As this requires the statistics toolbox, the function RANKSUM and SIGNRANK are available to the users. What does this function adds to those two?

ERRATA CORRIGE: the TIEADJ value computed by TIEDRANK is quite different from correction reported in several books. The same for z-value because W is approximated with a normal distribution with mean=0 and std.dev=1. In this algorithm the tie correction is computed as reported in Stanton A. Glantz book and the normal distribution has mean=0 and a calculated std.dev (depending on tie correction).

You have right. I fixed the bug and uploaded the new file.

The Wilcoxon's test is a paired test. Infact it test if the differences observed in a group after an event (in exemplum drug subministration) are caused by the event or by chance. If your vectors differ in length you must delete the uncoupled data. I think there isn't any other solutions.

Only to correct and clarify my previous comment, and to recall to all that, with respect to the non parametric tests between two samples, two classes exist: (1) Independent, that can be both of the same size or not, being been able to utilize the Mann-Whitney’s test or the Wilcoxon ranks test; and (2) Dependent, that necessarily them should be of the same size, since is the same sample observed in two different circumstances or times, where applies the Wilcoxon signs and ranks test.

Also, I should clarify that in the personal thing I do not use the term unpaired to assign independent samples, since unpaired is synonym of unbalanced; neither paired for assign dependent, since paired is synonym of balanced. This by the fundamental reason that the concepts of independent or dependent arise for the itself nature of the data, and not because they are unpaired or paired.

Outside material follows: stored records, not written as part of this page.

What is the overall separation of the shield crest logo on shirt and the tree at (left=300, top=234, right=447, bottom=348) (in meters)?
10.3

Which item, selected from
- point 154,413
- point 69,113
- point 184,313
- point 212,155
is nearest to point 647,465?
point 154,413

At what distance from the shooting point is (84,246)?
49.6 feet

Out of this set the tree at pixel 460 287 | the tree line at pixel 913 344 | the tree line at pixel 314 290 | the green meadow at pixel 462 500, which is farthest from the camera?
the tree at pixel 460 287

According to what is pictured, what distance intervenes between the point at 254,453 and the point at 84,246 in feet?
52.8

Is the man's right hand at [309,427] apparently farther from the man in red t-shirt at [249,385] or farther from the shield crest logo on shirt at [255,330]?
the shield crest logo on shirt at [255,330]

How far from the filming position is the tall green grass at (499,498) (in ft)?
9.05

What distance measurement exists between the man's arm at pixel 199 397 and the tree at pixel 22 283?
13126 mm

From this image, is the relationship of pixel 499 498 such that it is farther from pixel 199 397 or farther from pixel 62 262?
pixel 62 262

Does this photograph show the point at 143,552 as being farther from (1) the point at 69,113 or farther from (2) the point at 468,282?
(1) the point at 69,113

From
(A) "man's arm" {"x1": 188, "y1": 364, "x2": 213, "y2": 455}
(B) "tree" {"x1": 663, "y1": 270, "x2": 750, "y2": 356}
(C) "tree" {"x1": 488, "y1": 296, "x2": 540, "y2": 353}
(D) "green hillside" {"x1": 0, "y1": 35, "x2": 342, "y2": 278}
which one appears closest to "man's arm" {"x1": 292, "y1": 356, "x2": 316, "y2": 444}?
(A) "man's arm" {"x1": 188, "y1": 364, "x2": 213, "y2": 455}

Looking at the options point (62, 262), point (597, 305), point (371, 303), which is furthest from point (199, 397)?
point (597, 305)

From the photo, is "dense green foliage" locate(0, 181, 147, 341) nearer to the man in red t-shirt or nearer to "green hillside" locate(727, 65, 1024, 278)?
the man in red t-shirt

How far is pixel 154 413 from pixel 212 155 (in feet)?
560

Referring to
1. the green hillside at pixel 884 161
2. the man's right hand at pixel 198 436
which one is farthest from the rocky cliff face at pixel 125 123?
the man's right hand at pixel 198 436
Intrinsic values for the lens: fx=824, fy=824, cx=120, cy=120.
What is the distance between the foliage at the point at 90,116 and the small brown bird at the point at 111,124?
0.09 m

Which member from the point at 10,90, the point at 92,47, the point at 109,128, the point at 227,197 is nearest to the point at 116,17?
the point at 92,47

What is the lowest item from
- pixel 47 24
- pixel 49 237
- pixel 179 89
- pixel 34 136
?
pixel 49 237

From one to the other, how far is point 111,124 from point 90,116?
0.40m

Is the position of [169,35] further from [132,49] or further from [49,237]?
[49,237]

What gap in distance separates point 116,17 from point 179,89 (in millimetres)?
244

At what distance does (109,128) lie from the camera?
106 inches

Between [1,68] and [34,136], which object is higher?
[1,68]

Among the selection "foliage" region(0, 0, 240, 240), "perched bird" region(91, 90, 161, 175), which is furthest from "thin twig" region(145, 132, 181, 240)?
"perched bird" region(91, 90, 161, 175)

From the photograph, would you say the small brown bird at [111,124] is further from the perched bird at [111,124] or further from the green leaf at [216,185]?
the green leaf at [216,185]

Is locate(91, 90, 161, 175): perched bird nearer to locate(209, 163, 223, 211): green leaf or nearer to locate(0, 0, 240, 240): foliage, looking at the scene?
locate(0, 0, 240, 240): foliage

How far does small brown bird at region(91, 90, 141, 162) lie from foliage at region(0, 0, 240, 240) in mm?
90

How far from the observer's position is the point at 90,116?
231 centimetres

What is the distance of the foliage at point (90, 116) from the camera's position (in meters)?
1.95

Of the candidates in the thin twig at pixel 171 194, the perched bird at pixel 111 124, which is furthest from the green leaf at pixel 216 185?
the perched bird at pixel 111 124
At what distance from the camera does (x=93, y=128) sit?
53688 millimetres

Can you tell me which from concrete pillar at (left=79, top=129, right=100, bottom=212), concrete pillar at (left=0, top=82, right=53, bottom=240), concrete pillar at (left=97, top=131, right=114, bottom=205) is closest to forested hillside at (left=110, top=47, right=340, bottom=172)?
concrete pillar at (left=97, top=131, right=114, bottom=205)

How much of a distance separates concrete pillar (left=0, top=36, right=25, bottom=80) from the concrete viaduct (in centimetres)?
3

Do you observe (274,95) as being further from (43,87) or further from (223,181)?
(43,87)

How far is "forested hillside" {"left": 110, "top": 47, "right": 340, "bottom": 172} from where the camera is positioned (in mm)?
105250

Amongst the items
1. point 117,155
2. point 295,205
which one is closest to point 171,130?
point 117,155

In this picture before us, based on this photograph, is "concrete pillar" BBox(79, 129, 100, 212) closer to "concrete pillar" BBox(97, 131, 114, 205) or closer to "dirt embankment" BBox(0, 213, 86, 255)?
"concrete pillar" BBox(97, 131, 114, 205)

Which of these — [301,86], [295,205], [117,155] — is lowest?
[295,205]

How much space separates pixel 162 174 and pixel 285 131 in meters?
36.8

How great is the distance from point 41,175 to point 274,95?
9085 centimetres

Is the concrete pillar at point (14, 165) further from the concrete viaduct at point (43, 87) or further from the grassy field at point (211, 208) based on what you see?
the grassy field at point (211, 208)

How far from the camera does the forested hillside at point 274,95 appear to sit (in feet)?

The m-file here developed by Giuseppe it is a Wilcoxon’s test for two dependent samples for it is correct his comment that the data vectors must have the same length, and, if it is not, delete those uncoupled data. There isn't any other solutions.

So, my previous review comment is obsolete and should be ignored.

Thanks,

Prof. Antonio Trujillo-Ortiz

Yes for all questions

Dear Shabnam,
first of all you compute W from your data. If the null hypothesisi is true, the signed rank will distribute equally between groups and so W->0. To check if W is not different from 0 you can use the normal approximation. A normal distribution has two parameters: a mean, that in this case is set to 0, and a standard deviation that is computed. Another one point: normal istribution is a continue distribution, but W is discrete. To check W against this normal distribution, it must be normalized: you will compute z=|W|/std. To include the Yates'es correction for continuity: (|W|-0.5)/std.
As you can see zW is not 0.5
Regards

A. So, do you mean that "0.5" in Line 123 (zW=(abs(W)-0.5)/sW) is the correction for continuity; however the real mean of the distribution of W is 0?
R. Yes 0.5 is the Yates'es Correction for continuity. If you have a great number of subjects W distribution can be approximated with a normal distribution that has mean=0 and a computed standard deviation.

A. I read a little about the concept of "continuity correction"; however, it seems that those methods including Yates' Correction have not been designed for the normal distribution. I really appreciate if you send me your reference on this particular case (i.e. for the normal distribution)
R. Yates'es correction can be applied in every case in which a discrete distribution is approximated by a continue distribution. If you read well you can find this in Stanton Glantz book, chapter 10. Anyway another (and clear) reference is http://faculty.vassar.edu/lowry/ch12a.html

Regards